Whatever precedes the line containing "Káosz jöhet a" is not copied; that line and every line after it through the final one below are copied exactly, except pictures.

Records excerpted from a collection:
----

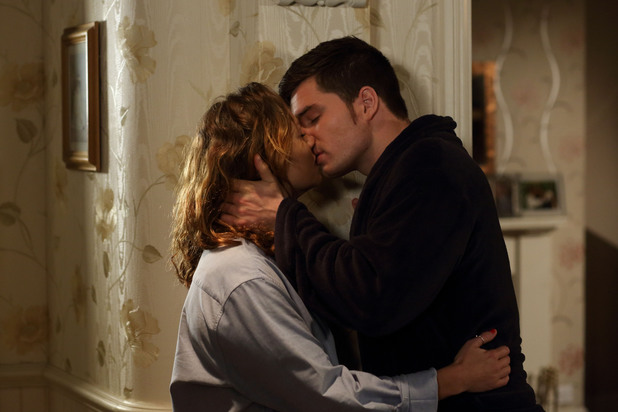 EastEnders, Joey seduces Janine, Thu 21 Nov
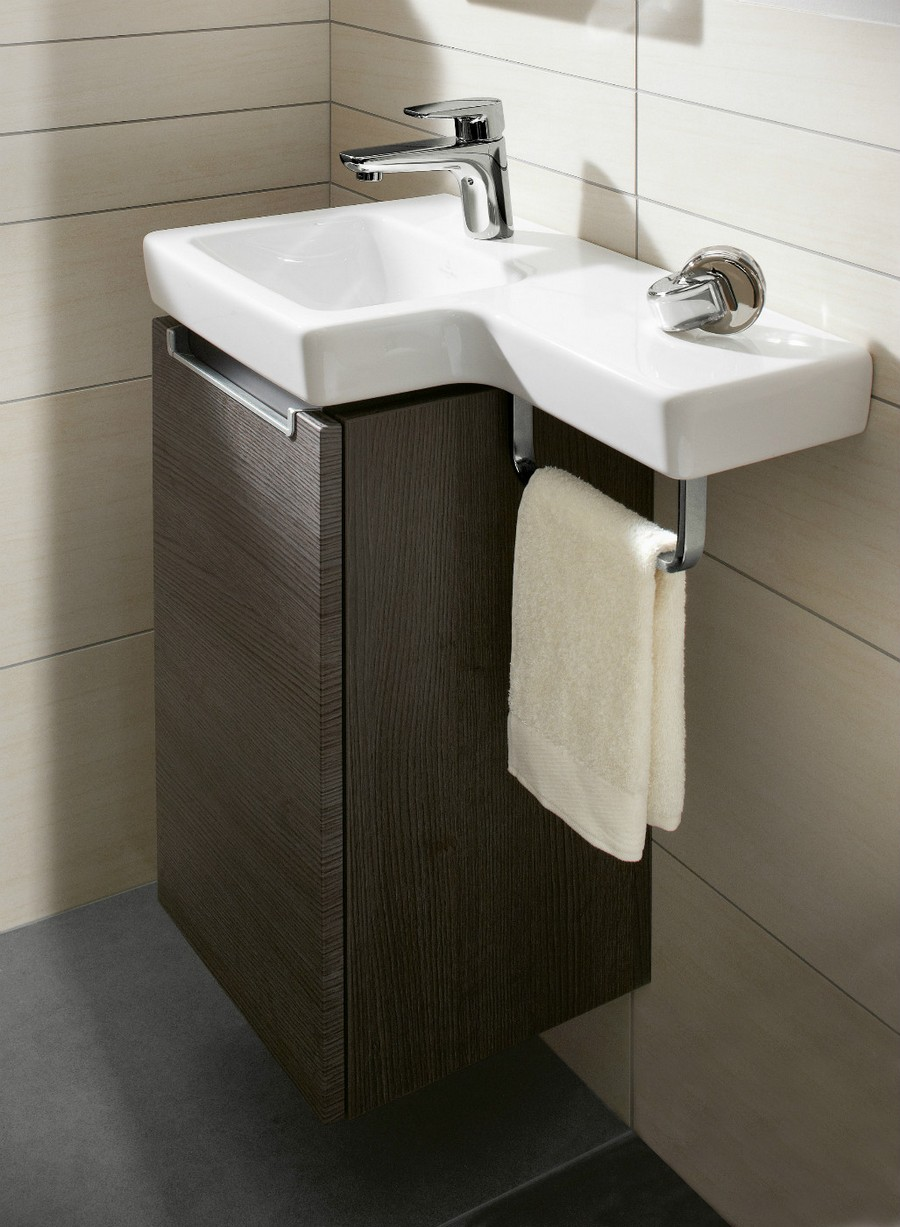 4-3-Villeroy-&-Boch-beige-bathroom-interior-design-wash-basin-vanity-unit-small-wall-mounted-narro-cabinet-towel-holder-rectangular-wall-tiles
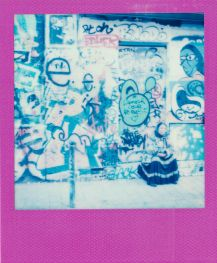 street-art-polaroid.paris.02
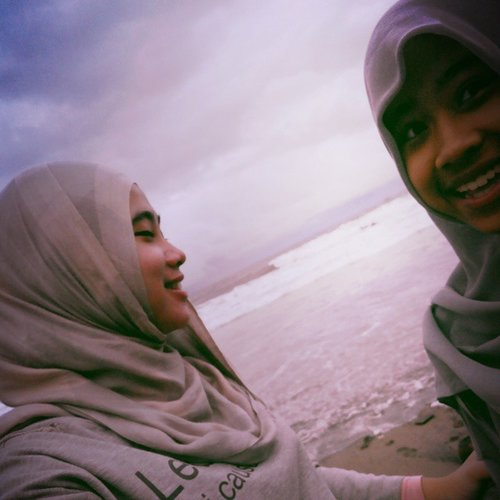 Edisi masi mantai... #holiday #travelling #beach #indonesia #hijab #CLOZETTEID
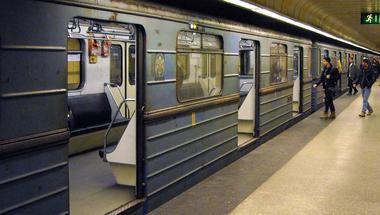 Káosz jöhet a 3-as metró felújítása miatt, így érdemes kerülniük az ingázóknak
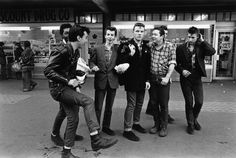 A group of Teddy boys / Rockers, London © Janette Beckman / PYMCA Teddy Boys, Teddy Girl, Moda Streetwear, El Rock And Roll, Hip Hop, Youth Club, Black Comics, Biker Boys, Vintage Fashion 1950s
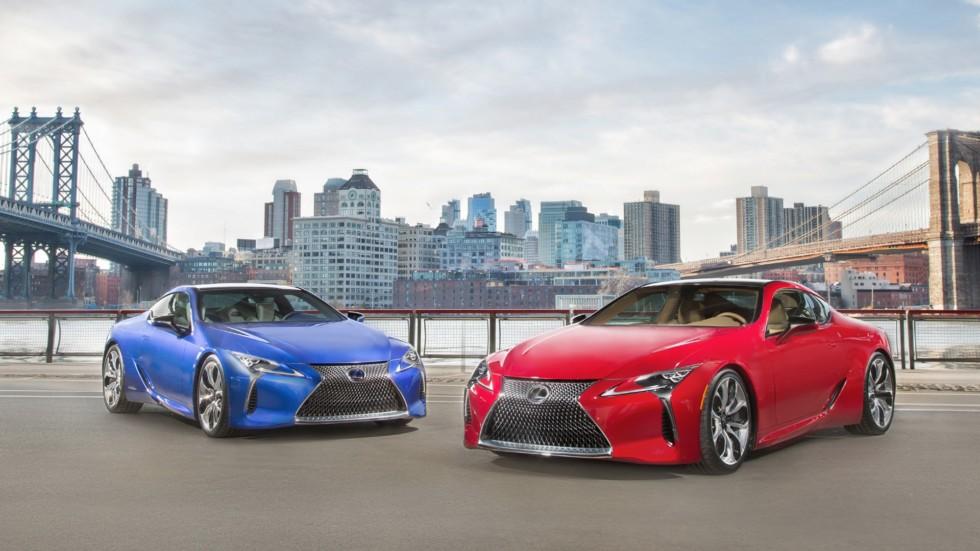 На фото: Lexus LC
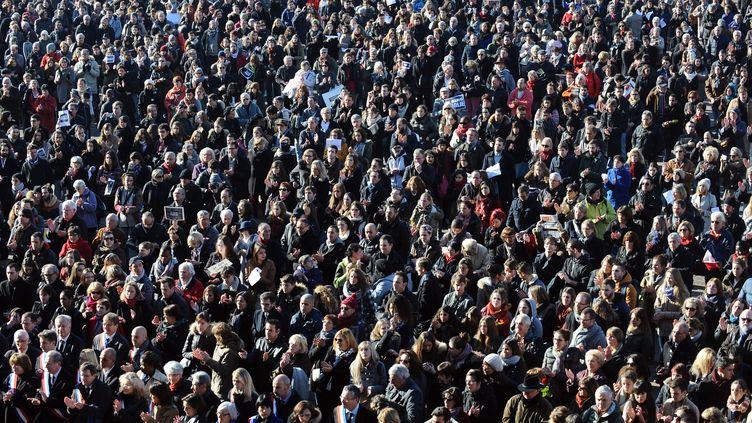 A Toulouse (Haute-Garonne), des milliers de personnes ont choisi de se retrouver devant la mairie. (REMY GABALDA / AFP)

----

# Response area
 Káosz jöhet a 3-as metró felújítása miatt, így érdemes kerülniük az ingázóknak
 A group of Teddy boys / Rockers, London © Janette Beckman / PYMCA Teddy Boys, Teddy Girl, Moda Streetwear, El Rock And Roll, Hip Hop, Youth Club, Black Comics, Biker Boys, Vintage Fashion 1950s
 На фото: Lexus LC
 A Toulouse (Haute-Garonne), des milliers de personnes ont choisi de se retrouver devant la mairie. (REMY GABALDA / AFP)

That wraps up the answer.